What Makes Laptops and Netbooks Look Cheap?

Over the years I”ve had a chance to go hands on with hundreds of mobile devices, too may of which look and feel cheap. I generally only plunk down hard-earned cash when a computer or any other gadget is well-built. Manufactures can throw all the gigabytes, megahertz and megapixels in the spec sheets that they want, but if it feels cheap I’m not buying.

What feels cheap is a subjective judgement call.

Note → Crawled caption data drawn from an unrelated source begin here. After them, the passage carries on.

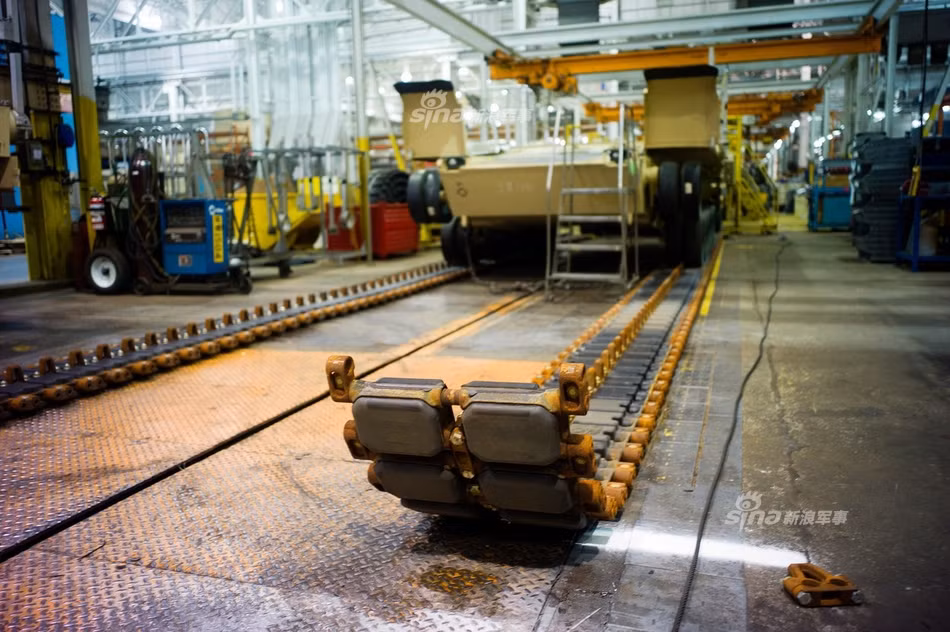 Năm 2009, có các thông tin về phiên bản M1A3 mới nhất đã được phía Mỹ xác nhận. Dự kiến, phía Mỹ sẽ còn sử dụng chiếc xe tăng M1 Abrams này tới ít nhất là năm 2030 khi một mẫu xe tăng thế hệ tiếp theo có thể ra đời. Nguồn ảnh: Sina.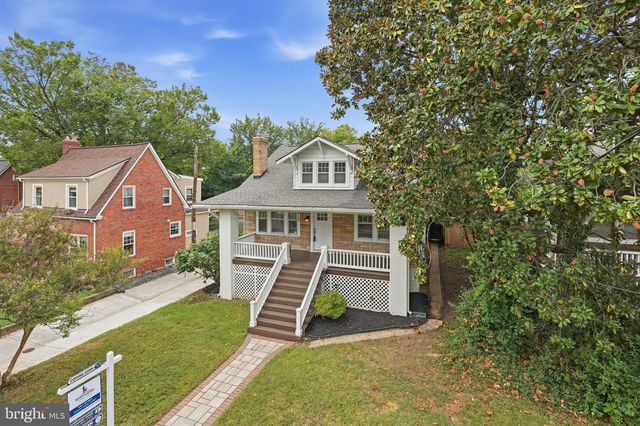 6610 5TH NW, Washington, DC 20012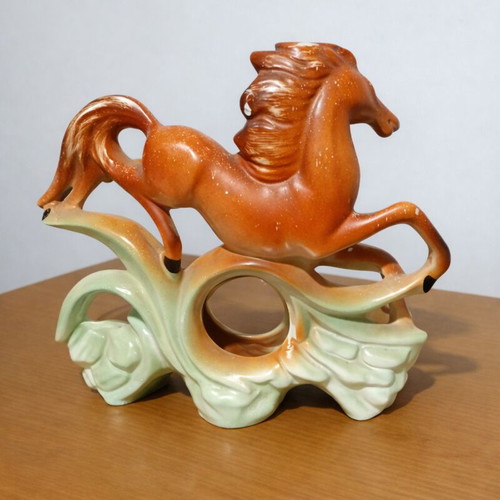 Ceramic Horse collectible decoration like new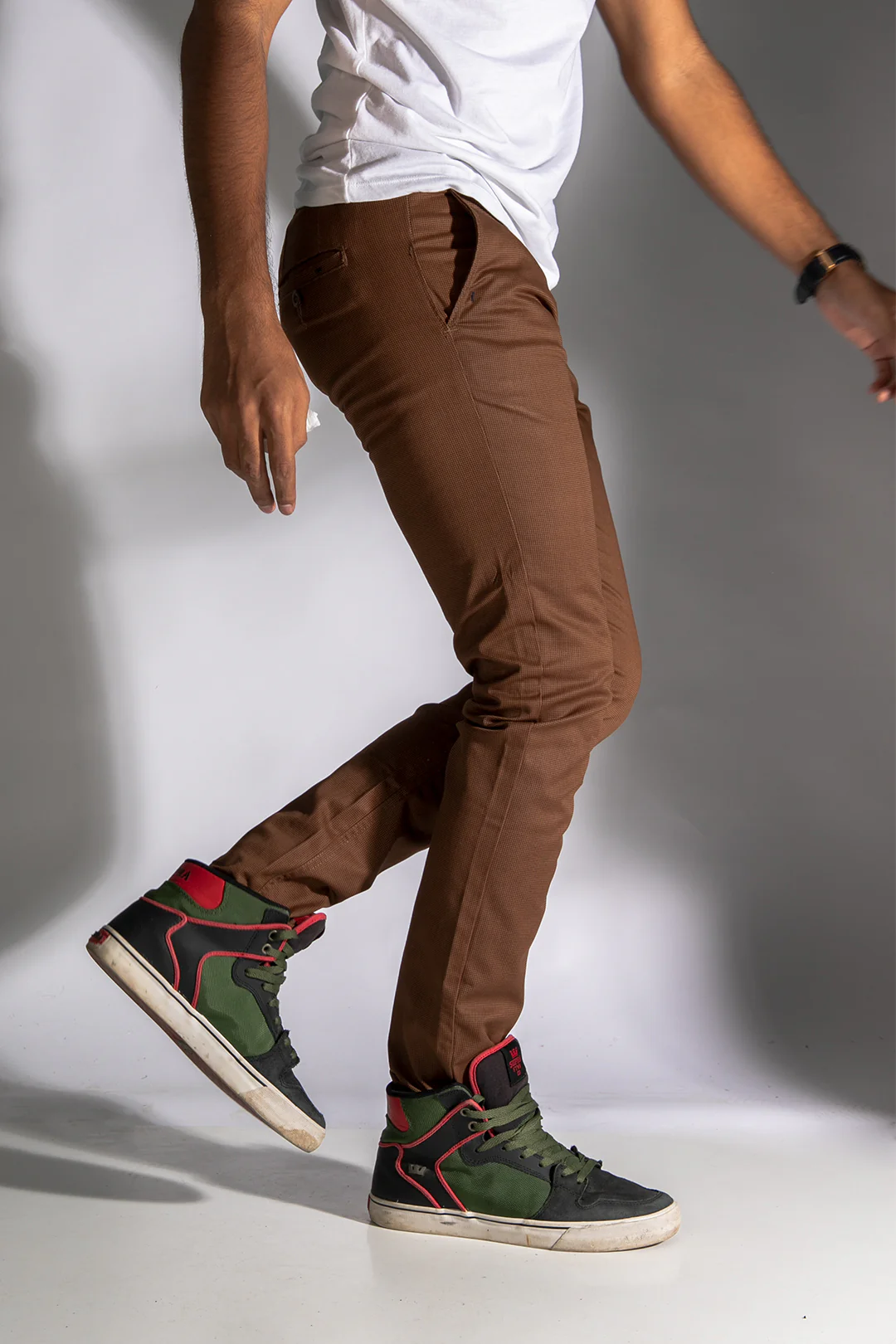 Essential Chinos - E121 - Image 4
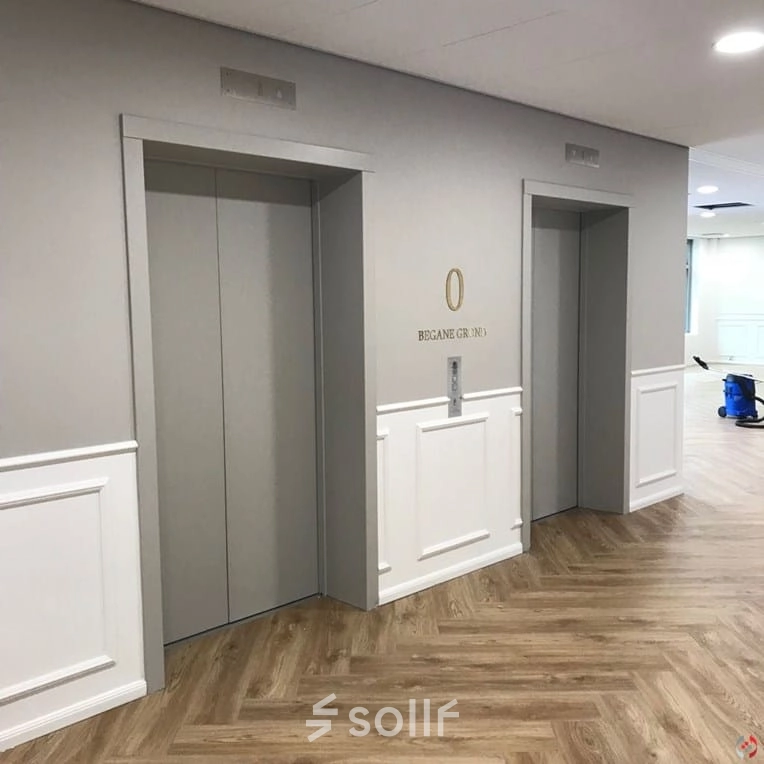 Entree van het kantoorpand aan de Johan de Wittlaan 3-7, Den Haag Statenkwartier, met moderne liften en strak interieur. Geschikt voor kantoorruimte huren.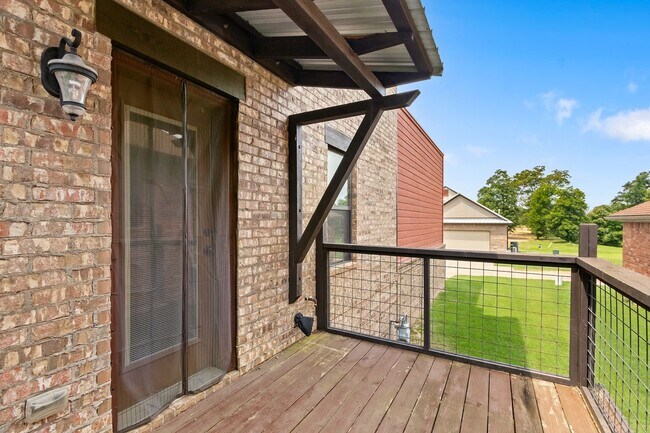 Building Photo - Prime Fayetteville Location with Easy Access to Amenities!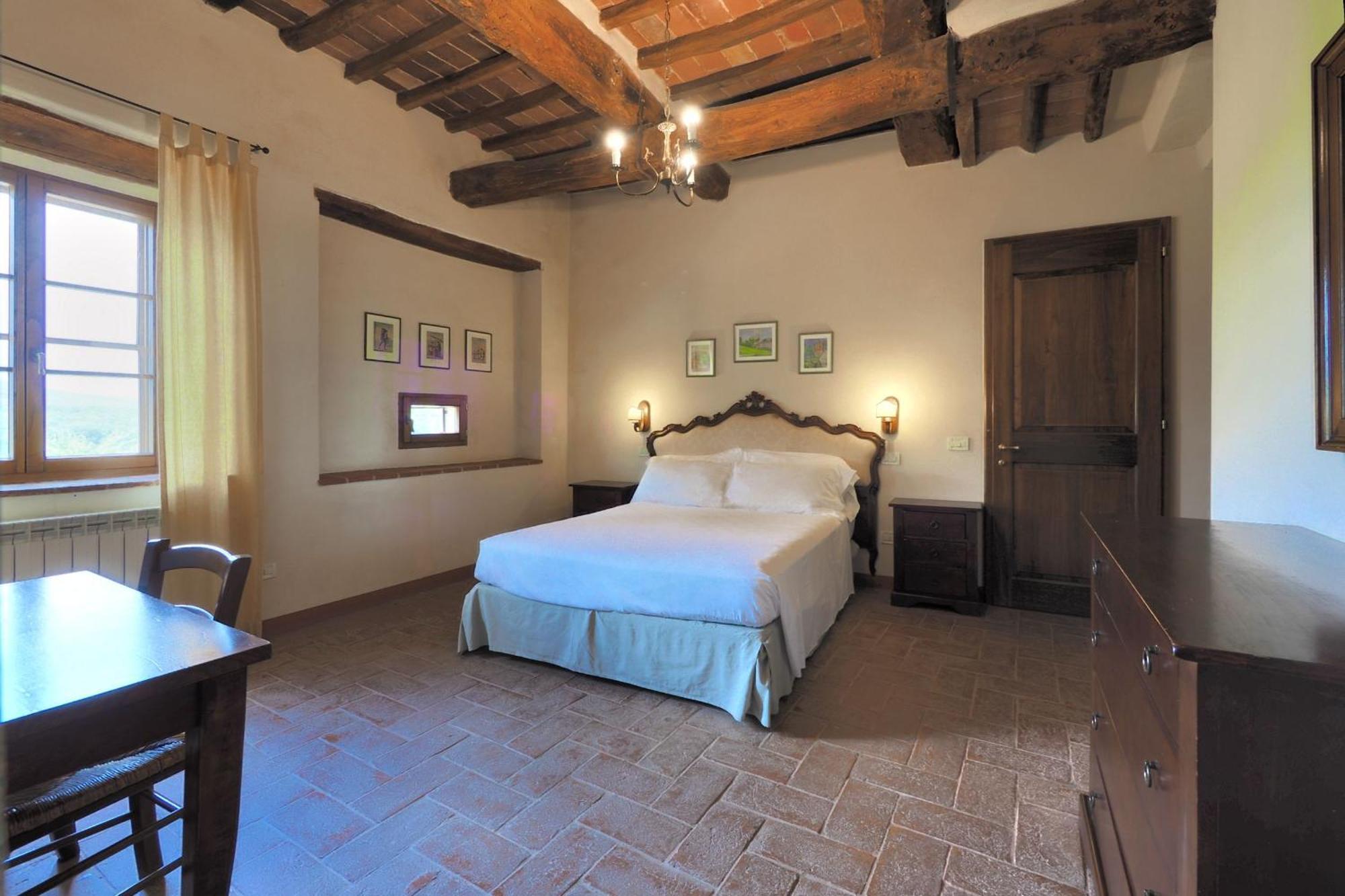Castello Di Montalto Aparthotel คาสเตลนูโอโว เบราร์เดนกา ภายนอก รูปภาพ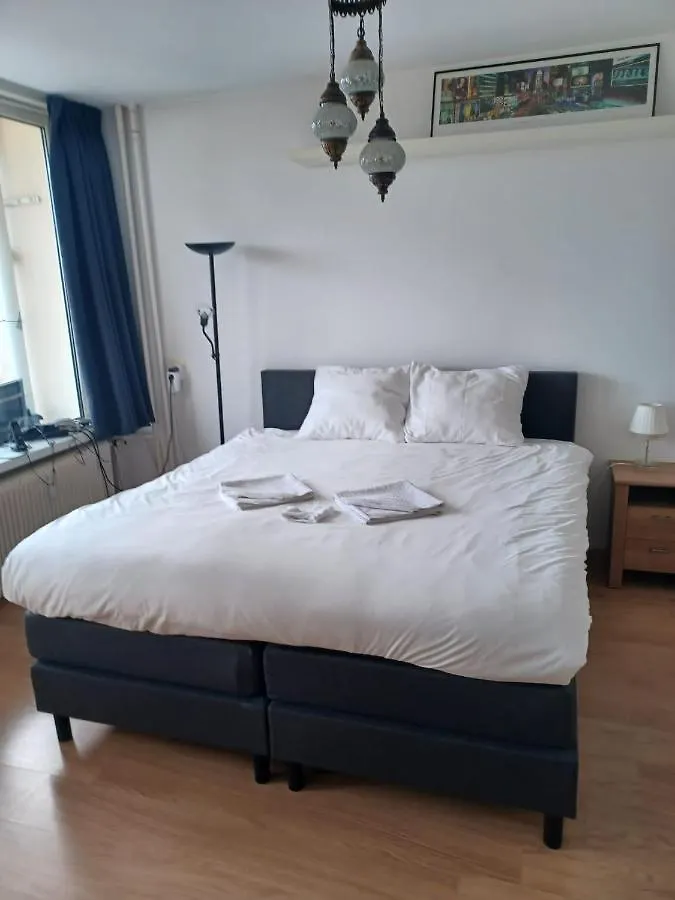 King Bed, 55M2 Which Is 592Ft2 On The Edge Of Utrecht Near Amsterdam Apartamento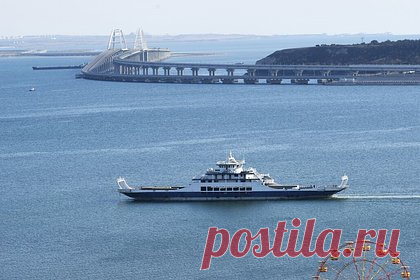 В Крыму обещали возобновить работу паромов после восстановления моста. Замглавы Росморречфлота Константин Анисимов заявил, что Керченская паромная переправа между Крымом и материком продолжит работу и после восстановления Крымского моста. По его словам, и до происшествия на мосту переправа «действовала в определенных объемах, перевозя специальные виды грузов».
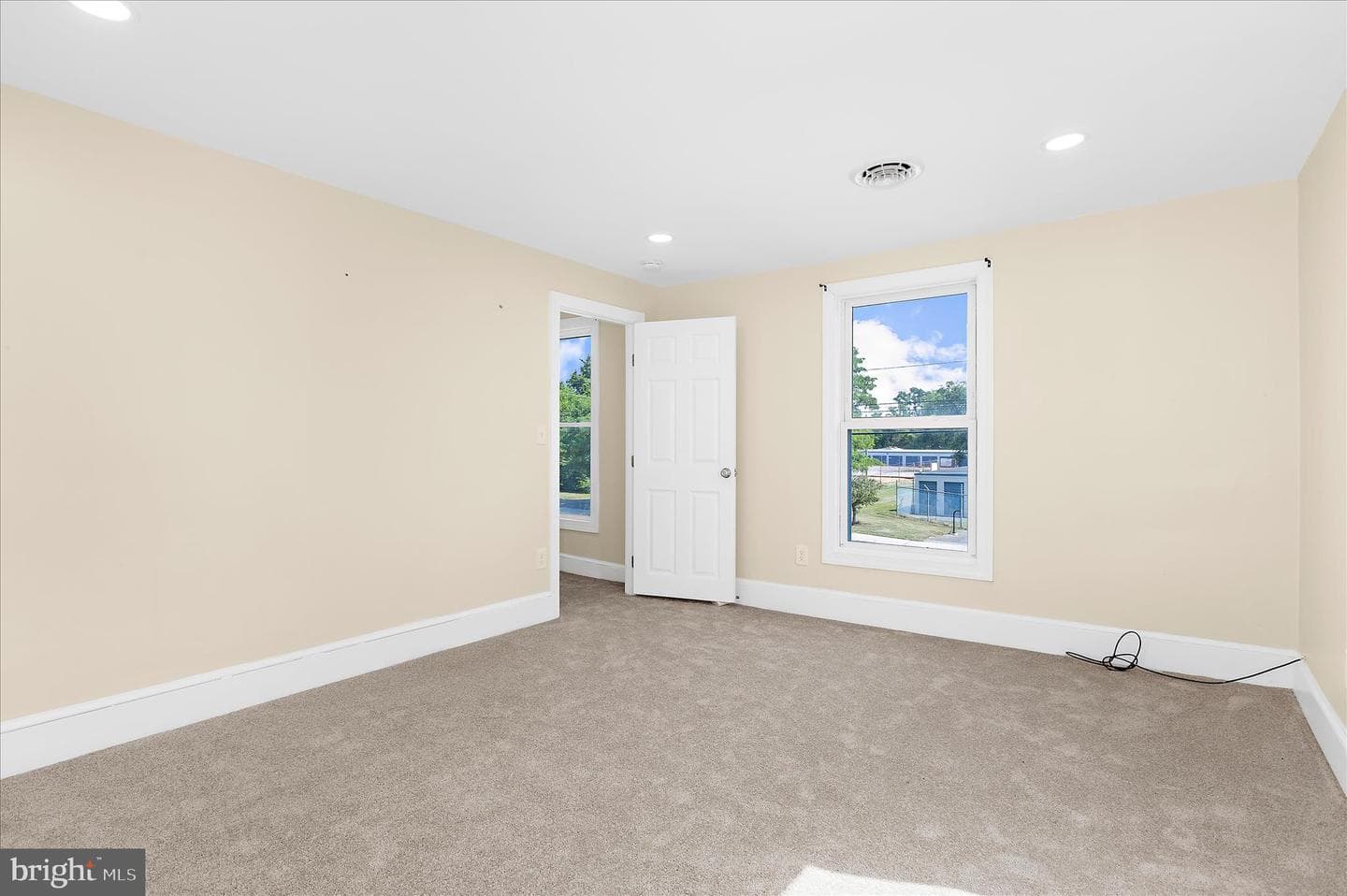 430 Railroad Avenue photo 22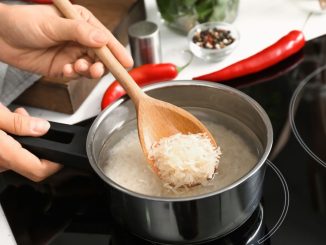 Mnoho lidí při vaření rýže chybuje. Důležité je znát druh, ale také ji před vařením propláchnout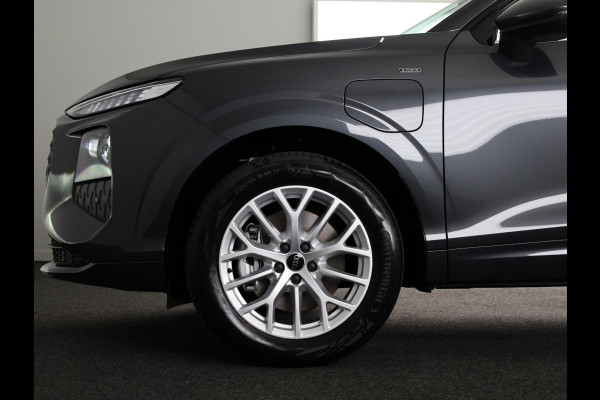 Audi Q3 Advanced edition e-hybrid 272 pk | Techniekpakket plus | Ambiente lichtpakket | Privacy glas | Functioneel pakket |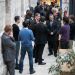De nombreuses personnes sous la verrière lors de la visite de l'ISTA.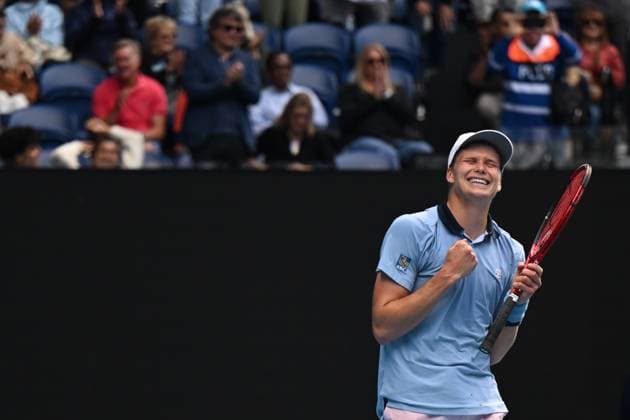 TENNIS AUSTRALIAN OPEN, Jenson Brooksby of the USA celebrates match point against Casper Ruud of Norway during the 2023 Australian Open tennis tournament at Melbourne Park in Melbourne, Thursday, January 19, 2023. ( NO ARCHIVING, EDITORIAL USE ONLY, NO USE IN BOOKS WITHOUT CONSENT MELBOURNE VICTORIA AUSTRALIA  Copyright: xLUKASxCOCHx 20230119001754189895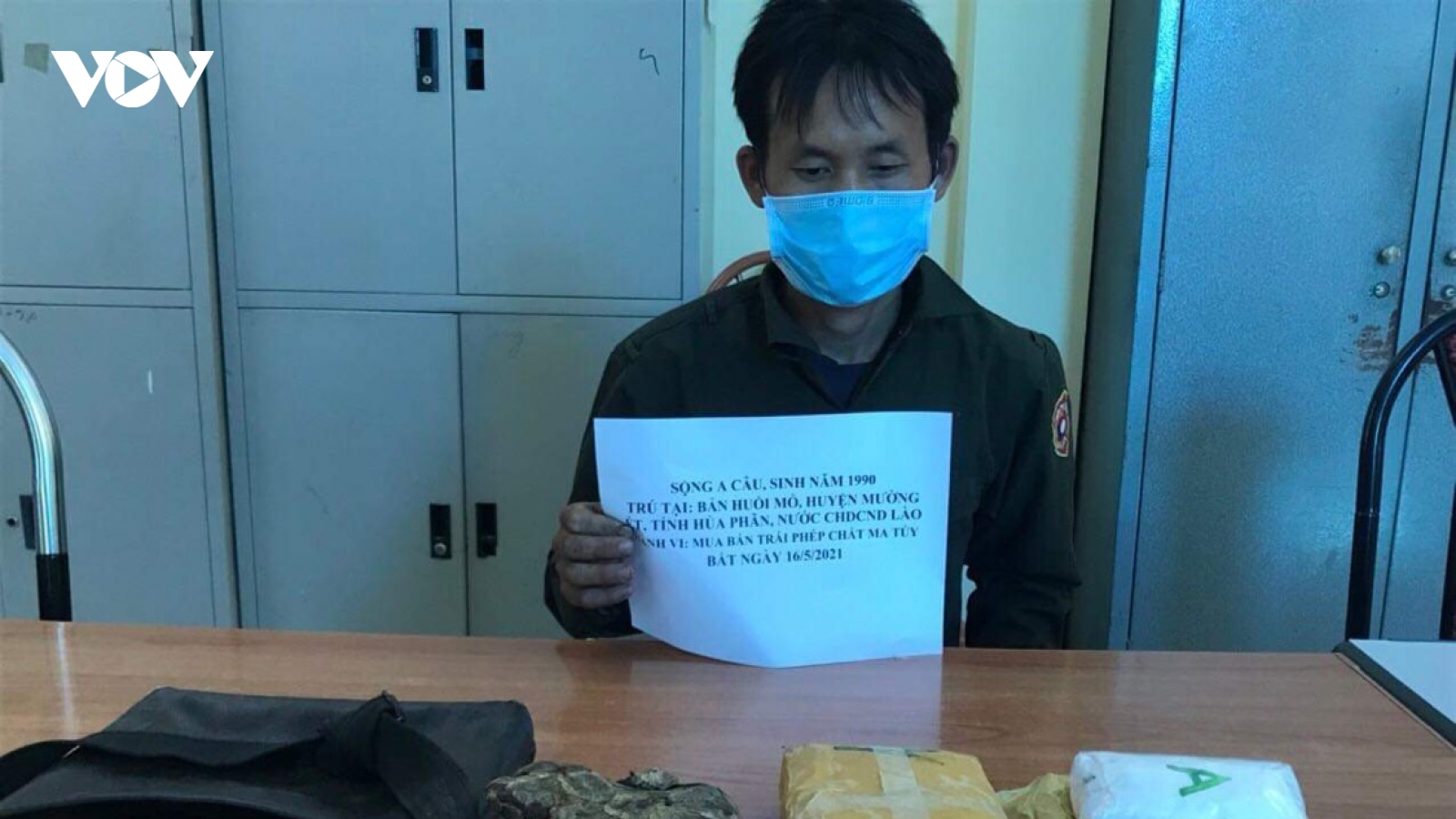 Đối tượng người Lào mang theo súng sang Việt Nam tiêu thụ ma túy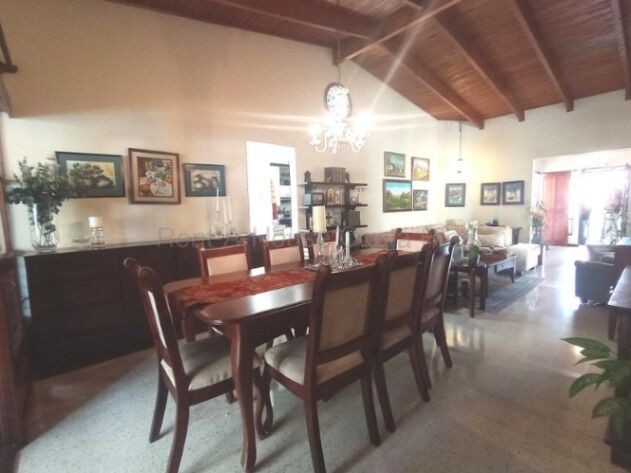 Venta de Casa en Rohrmoser, San José.  in Pavas, San José — $270,000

My friend Avram Piltch of Laptop Mag and I had an email discussion on the topic and he came up with a list that covers quite a few of my pet peeves.  Does anyone really like over glossed notebooks, sub-par webcams and keyboards with so much flex that a rodent could use them as trampolines?


A trend towards gloss started a few years back that some manufacturers have kicked into overdrive. Glossy lid, glossy display, glossy bezel, glossy touchpads,etc. They might look nice on store shelves, here’s not a single benefit to all this gloss out in the real world.

Cheap consumer PCs are cheap for a reason. Manufacturers have to take shortcuts to hit low price points, but it wouldn’t cost much, if anything, to fix a lot of these common problems.

If you want a definition of what doesn’t feel cheap, simply pick up an enterprise grade business computer. Devices like the HP Elitebooks, ThinkPad X and T Series, and Dell Latitudes are all examples of computers that are rigid and built to last. I really wish the consumer arms of these giant PC manufacturers would borrow ideas from their business-oriented counterparts.


What are biggest pet peeves when it comes to consumer devices?